Ходила сперва к докторам. Долго и обстоятельно, заливаясь слезами, сморкаясь и утираясь ладонью, доказывала им, что Костик ногами негож для службы, шибко потеют ноги, чулок не наготовишься. Доктора не закричали на нее — к чему она была готова, — выслушали и сказали, что потение ног не входит в какой-то там список, — прочитали ей и список самый. Ничего она не поняла, кроме одного: доктора не помогут, и служить Костику — не миновать.

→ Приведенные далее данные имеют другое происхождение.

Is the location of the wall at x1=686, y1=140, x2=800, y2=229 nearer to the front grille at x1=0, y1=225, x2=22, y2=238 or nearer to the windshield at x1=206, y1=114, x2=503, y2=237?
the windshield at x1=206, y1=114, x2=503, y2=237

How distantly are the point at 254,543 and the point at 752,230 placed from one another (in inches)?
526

От докторов пошла к воинскому начальнику. Ему сперва сообщила, что Панфил Игнатьич, подрядчик по строительной части, владелец многих домов в Устинске, доводится ей дядей.
— Ага! — благодушно воскликнул воинский, стараясь догадаться, о чем хочет говорить эта сухенькая старушка:
— Знаю Панфила Игнатьича, — старичок ветхозаветный… а все еще суетится…
— Он нам дядей доводится, — повторила Андреевна.
— Ну, ну… В чем же дело, мать?
— Да вот я насчет сыночка… Берут у меня… единого моего. И залилась слезами.